My own mother once shared that she lost her mother at the age of 21, and even now, well into her later years, she still grieves. At first, that scared me. The idea that you never truly get over losing your mother feels heavy and unsettling.
How do you prepare yourself for a life where a part of you is always aching? Yet stories like Kaybee’s, and the conversations they stir, force reflection on how universal this experience really is.
I’m reminded of a quote by Andrew Garfield, which captures this feeling with quiet honesty: “That sadness is kind of a gift. It’s kind of a lovely thing to feel, in a way, because it means you really loved somebody when you miss them.
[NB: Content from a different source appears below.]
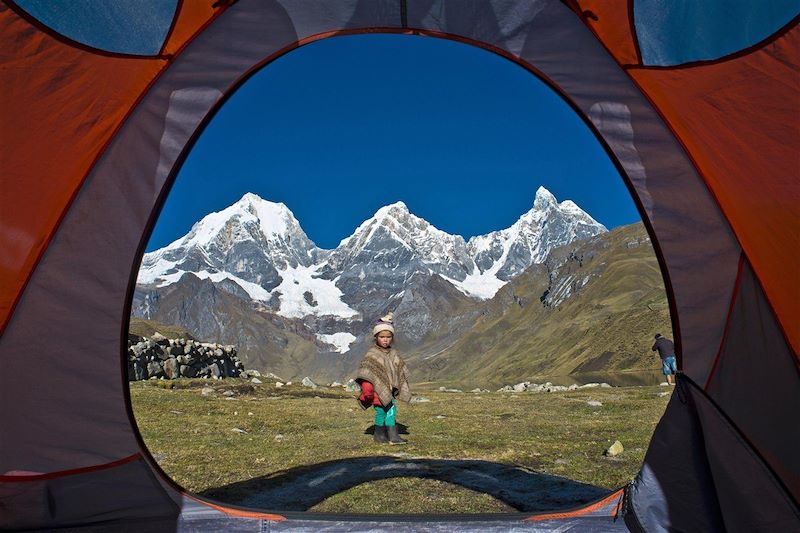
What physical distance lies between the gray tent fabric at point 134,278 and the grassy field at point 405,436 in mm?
1515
"And when I miss someone, when I miss my mom, I remember all of the cuddles I used to get from her, all of the hugs I used to get from her. It makes me feel close to her when I miss her, in a strange sort of way.
"So, I’m happy to have all the memories of my mom and all the joy she brought me, and the joy she brought my brother and my dad and everyone she ever met - everyone around her. So, when I miss her, I remember it’s because she made me so happy. So I can celebrate her and miss her at the same time.”
There is a strange comfort in that thought. A sense that grief, while painful, is also proof of love that was real and meaningful.
Kaybee’s openness reminds us that healing is not a straight line and there is no “correct” way to mourn. But it also nudges us to look at the people who are still here, still breathing, still part of our lives.
So maybe this season, as we gather and remember, we choose to soften a little. Let’s forgive more easily. Let’s love louder. Let’s speak the words we keep saving for later. Tomorrow is not promised, but today is.